Collected data entries:
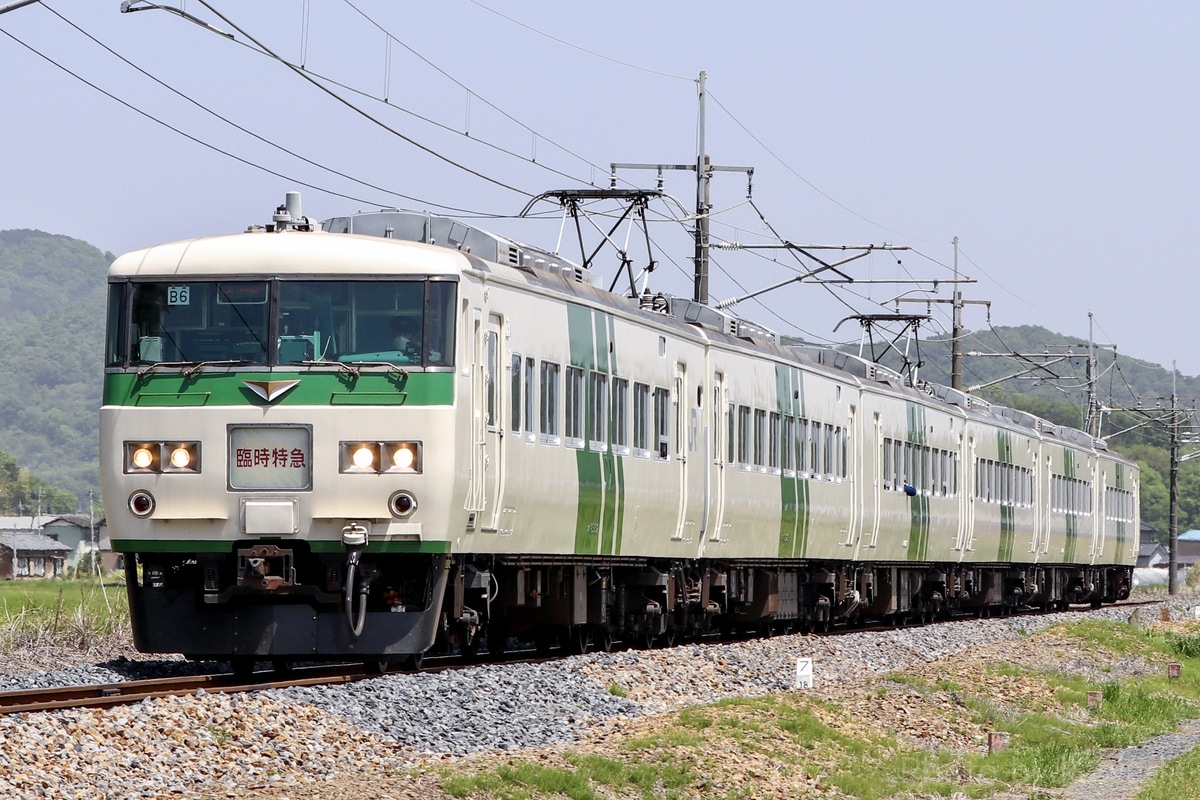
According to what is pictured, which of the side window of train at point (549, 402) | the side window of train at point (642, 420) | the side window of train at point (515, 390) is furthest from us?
the side window of train at point (642, 420)

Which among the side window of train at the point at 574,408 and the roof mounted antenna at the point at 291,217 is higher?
the roof mounted antenna at the point at 291,217

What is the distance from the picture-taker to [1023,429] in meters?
37.2

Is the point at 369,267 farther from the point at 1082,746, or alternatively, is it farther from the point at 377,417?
the point at 1082,746

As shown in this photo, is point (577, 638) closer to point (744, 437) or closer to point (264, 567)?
point (744, 437)

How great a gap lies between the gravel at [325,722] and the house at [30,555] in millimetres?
100652

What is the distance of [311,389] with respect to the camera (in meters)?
13.8

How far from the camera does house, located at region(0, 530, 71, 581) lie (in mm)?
113875

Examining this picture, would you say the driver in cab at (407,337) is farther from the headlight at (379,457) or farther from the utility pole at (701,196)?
the utility pole at (701,196)

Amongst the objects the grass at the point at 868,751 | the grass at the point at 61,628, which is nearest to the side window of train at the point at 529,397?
the grass at the point at 868,751

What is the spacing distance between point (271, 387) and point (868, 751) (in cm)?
509

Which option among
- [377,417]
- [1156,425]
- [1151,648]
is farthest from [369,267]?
[1156,425]

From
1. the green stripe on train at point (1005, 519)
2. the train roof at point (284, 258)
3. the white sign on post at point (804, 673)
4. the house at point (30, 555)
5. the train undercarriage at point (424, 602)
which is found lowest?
the house at point (30, 555)

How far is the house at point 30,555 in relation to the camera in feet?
374

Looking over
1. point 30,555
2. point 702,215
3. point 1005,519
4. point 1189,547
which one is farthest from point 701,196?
point 1189,547
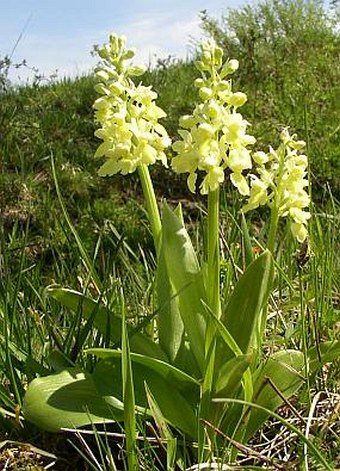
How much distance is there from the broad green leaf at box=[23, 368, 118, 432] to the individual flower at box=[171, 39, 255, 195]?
1.27 feet

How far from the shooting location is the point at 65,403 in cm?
126

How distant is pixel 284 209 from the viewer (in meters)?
1.25

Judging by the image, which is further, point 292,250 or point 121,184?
point 121,184

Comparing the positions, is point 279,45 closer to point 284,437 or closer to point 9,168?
point 9,168

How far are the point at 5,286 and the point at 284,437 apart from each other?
0.62 m

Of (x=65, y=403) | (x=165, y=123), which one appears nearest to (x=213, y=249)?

■ **Exercise directions**
Copy word for word the lines from the one containing "How much distance" through the end of the entries, with both ends included.

■ **Complete output**
How much distance is there from the broad green leaf at box=[23, 368, 118, 432] to the individual flower at box=[171, 39, 255, 195]?
1.27 feet

How far from the shooting location is the point at 65,403 in cm?
126

How distant is pixel 284 209 from the viewer (in meters)?
1.25

Judging by the image, which is further, point 292,250 or point 121,184?
point 121,184

Comparing the positions, is point 279,45 closer to point 284,437 or closer to point 9,168?
point 9,168

How far are the point at 5,286 and the point at 284,437 apart from each other?
0.62 m

Of (x=65, y=403) | (x=165, y=123), which one appears nearest to (x=213, y=249)?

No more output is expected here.